There is nothing wrong with having adult kids at home if you don't mind. BUT if someone is living at home or with anyone else's place for that matter to me that should be viewed as temporary or just be happy to have a place to live/roof over your head. If you live with someone else you can't expect to live like someone who has their own place. I know of people where their adult children living at home actually wanted everyone else to go out for the evening so they could entertain party style-Noooo. You can give them free rain of the house, kitchen, etc but as long as they realize it's a place for them to live, survive, exist, rest etc. It's not about their life but survival. It's actually better for the tenant especially if they want a certain lifestyle because it's incentive to get their own place.

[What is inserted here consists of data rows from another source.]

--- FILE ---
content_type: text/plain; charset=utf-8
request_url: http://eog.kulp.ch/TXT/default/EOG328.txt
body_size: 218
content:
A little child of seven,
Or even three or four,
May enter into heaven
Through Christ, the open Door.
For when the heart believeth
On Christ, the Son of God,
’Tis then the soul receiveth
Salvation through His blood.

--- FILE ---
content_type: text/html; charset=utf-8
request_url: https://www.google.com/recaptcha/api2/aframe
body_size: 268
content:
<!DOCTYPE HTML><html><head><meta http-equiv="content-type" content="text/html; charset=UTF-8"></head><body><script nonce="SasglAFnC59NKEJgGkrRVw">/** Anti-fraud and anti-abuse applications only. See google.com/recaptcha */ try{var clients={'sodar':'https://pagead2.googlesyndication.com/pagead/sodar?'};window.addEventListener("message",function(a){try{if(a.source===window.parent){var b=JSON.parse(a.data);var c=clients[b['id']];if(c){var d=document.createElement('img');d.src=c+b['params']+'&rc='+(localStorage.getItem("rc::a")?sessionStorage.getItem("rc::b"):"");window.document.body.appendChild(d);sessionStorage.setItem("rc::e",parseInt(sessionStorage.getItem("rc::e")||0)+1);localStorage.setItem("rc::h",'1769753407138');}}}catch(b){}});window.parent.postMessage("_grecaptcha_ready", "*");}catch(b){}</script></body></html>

First priority in life-survive. Not lifestyle, career or "enjoyment". Survival and/or basic survival skills need to be taught/emphasized. If they are ordering out every night and not clipping coupons they are not learning how to survive ie save enough money as an example.

Be happy to exist.


----------



## Susie (Oct 7, 2014)

I would ask this 29 year old to look for alternate accommodation, regardless of Puritan values.
If she and her future husband are both working, they can afford their own lodgings and PAID daycare.
Asking you, sammyj, for permission to sleep with boyfriend is very strange, but as 'oldman' suggests, the child's "welfare" must come first.


----------



## Mrs. Robinson (Oct 7, 2014)

I agree that at 29,she should find her own place to live-because she knows your views and apparently does not want to respect them. And you are very right in feeling that a FB request for your blessing is pretty lame. And third,if you do daycare all day-not only for him but for others-you should not be asked nor expected to provide childcare on nights or weekends. I watch my 3 month old granddaughter and believe me,when the nights come, I am beat. I have foster children as well and this is the reason I don`t take little ones-I just don`t have the stamina for that!


----------